When one thinks of producing wood turnings, a typical image emerges. A person is standing at a lathe with a face shield or safety glasses in place, holding a long-handled tool, shaping the spinning wood. While this happens in small-scale operations and home workshops, production-scale wood turnings have been done quite differently for decades and are evolving with modern technology.
The reality of commercial wood turnings is that they are produced on automated or semi-automated lathes. These can produce thousands of wood parts per day, of the same shape and size, with minimal human labor, equating to lower cost. These lathes operate from rough-sawn squares or wood dowels being fed into the lathes and producing simple to elaborate wood turnings.
Some lathes that are used to turn wood are:
- High-Speed Lathes
- Spool Machines and Variety Lathes
- Back Knife Lathes
- Mattison Lathes
- CNC Lathes
High-speed lathes found in commercial woodturning facilities fall under such names. Spool machines, variety lathes, back knife lathes, Mattison lathes, and in more recent times, CNC lathes are some of the more familiar ones. The choice of the wood lathe to provide optimal quality and value depends on several factors. Typically they are the length of the turning, the quantities required, and in some cases the specific shape. Quantities of small wood turnings that can be produced in a single day can reach as high as 10,000 pieces with a well-maintained lathe and proficient operator.
Spool Machines and Variety Lathes
Spool machines and variety lathes make such products as wooden furniture knobs, shaker pegs, toy parts, wood balls, craft items, and tool handles. These lathes use a fixed tool typically costing a couple hundred dollars. This tool is produced to the specific shape of the woodturning. They require considerable time and proficiency to set up, but once running, are extremely fast, at times generating a turning every few seconds.
Back Knife Lathes
Back knife lathes are ideal for long wood turnings. They are used frequently for furniture parts such as wooden legs, stretchers, and spindles. Some lathes can turn products up to 48” long. These can have applications in many other industries, such as police batons or nightsticks, baseball bats, tool handles, and drumsticks. Tooling costs for these products can be quite high, running more than $100 per inch for the length of the turning. Larger-scale production runs in the thousands are typically required to offset tooling costs. The concept of this tool is that it steadies the wood during turning. This allows for thin wood turnings that would otherwise be difficult to make.
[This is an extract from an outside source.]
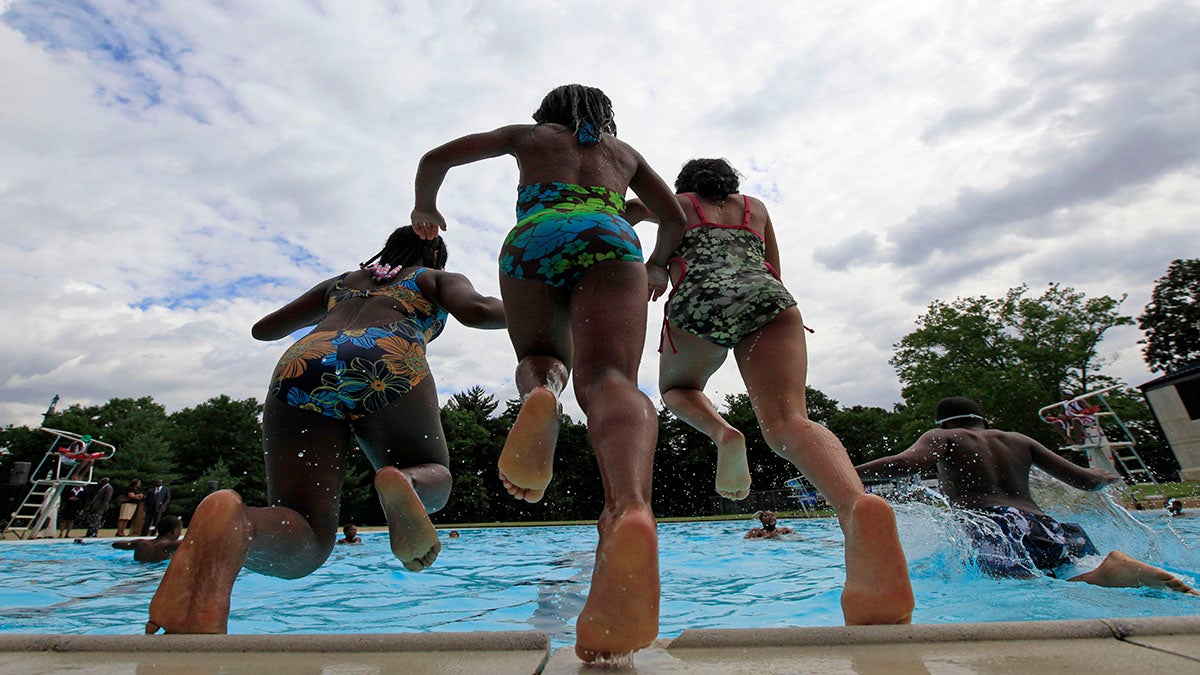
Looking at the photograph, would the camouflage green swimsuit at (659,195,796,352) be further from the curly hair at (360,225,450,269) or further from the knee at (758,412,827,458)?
the curly hair at (360,225,450,269)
Mattison lathes are also used on longer wood turnings and operate quite differently from other lathes. Here the tooling spins at a high speed while the wood rotates more slowly. They can be somewhat intimidating to operate since the extremely sharp steel tooling is spinning and evokes images of Edward Scissorhands! These lathes are ideal for wood turnings with square sections along their length such as balusters, newel posts, table legs, and bedposts. Tooling for this can be somewhat modular. Various parts can be switched to build the profile along the length of the desired wood turning.
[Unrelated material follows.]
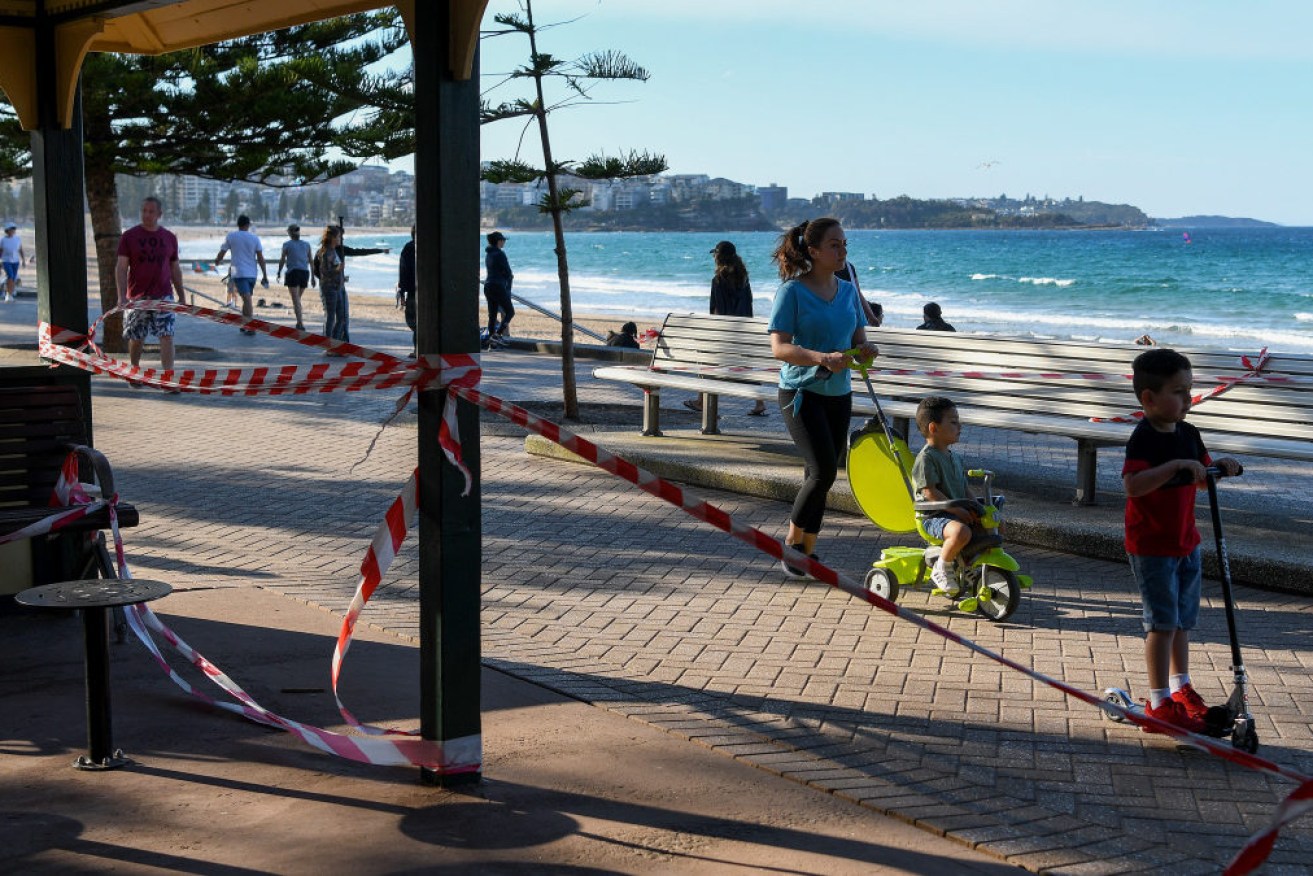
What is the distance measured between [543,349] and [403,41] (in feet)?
19.1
CNC lathes are extremely versatile and are ideal for relatively small runs of one to a few hundred turnings. Tooling is not required, but rather it is programmed, which typically leads to modest costs. Ideally, if designers can submit CAD files, this can be readily converted into the desired wood turning. CNC lathes are advancing in speed and versatility and are ideal for the smaller volume runs of short as well as longer length turnings.